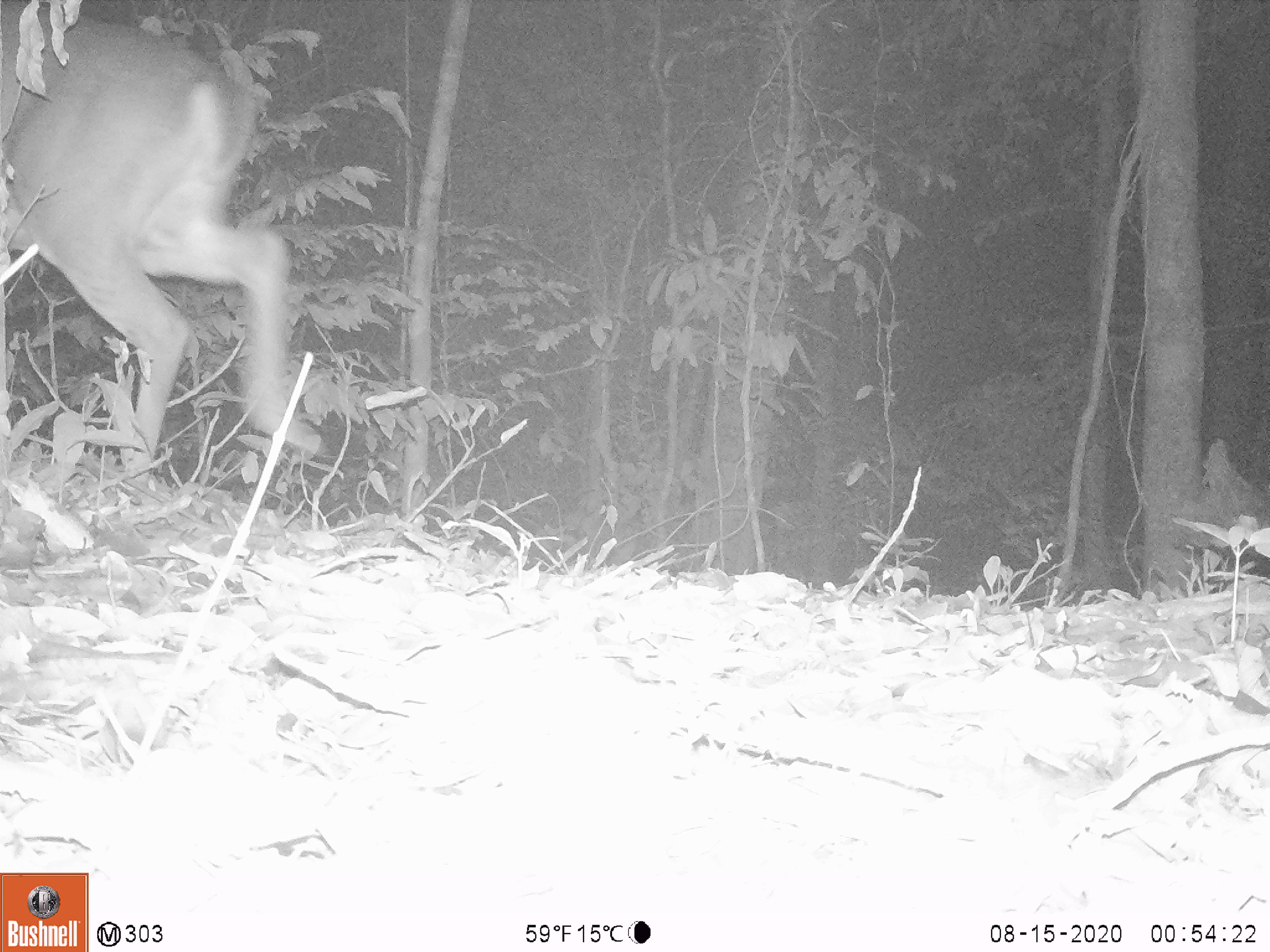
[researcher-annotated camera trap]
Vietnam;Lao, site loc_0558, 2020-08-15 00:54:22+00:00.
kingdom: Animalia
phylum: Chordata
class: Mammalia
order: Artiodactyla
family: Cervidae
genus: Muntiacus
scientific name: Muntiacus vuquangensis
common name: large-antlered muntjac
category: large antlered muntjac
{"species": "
----
__What the exercise asks__
Return the material exactly as it reads, though without the pictures it holds.

__Response to this task__
[researcher-annotated camera trap]
Vietnam;Lao, site loc_0558, 2020-08-15 00:54:22+00:00.
kingdom: Animalia
phylum: Chordata
class: Mammalia
order: Artiodactyla
family: Cervidae
genus: Muntiacus
scientific name: Muntiacus vuquangensis
common name: large-antlered muntjac
category: large antlered muntjac
{"species": "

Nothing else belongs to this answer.